US 11,657,322 B2
Method and system for scalable multi-task learning with convex clustering
Xiao He, Heidelberg (DE); Francesco Alesiani, Heidelberg (DE); and Ammar Shaker, Heidelberg (DE)
Assigned to NEC CORPORATION, Tokyo (JP)
Filed by NEC Laboratories Europe GmbH, Heidelberg (DE)
Filed on May 17, 2019, as Appl. No. 16/414,812.
Claims priority of provisional application 62/724,704, filed on Aug. 30, 2018.
Prior Publication US 2020/0074341 A1, Mar. 5, 2020
Int. Cl. G06N 20/00 (2019.01); G06F 17/11 (2006.01)

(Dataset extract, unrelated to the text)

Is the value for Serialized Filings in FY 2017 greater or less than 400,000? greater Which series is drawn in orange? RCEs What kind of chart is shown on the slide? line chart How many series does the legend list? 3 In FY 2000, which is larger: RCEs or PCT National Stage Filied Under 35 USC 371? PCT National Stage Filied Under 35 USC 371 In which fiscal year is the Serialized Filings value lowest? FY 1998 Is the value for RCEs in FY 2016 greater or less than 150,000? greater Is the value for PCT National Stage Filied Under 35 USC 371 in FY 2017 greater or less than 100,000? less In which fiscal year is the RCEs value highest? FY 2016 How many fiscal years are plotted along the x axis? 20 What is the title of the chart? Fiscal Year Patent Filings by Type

CPC G06N 20/00 (2019.01) [G06F 17/11 (2013.01)] 15 Claims
OG exemplary drawing
1. A method for scalable multi-task learning with convex clustering, the method comprising:
extracting features from a dataset of a plurality of tasks;
generating a graph from the extracted features, nodes of the graph representing linear learning models, each of the linear learning models being for one of the tasks;
constraining the graph using convex clustering to generate a convex cluster constrained graph; and
obtaining a global solution by minimizing a graph variable loss function, the minimizing the graph variable loss function comprising:
introducing auxiliary variables for each connection between nodes in the convex cluster constrained graph;
iteratively performing the following operations until convergence:
updating the linear learning models by solving a sparse linear system; and
updating the auxiliary variables by solving an equation having the auxiliary variables each be proportional a vector norm for their respective nodes.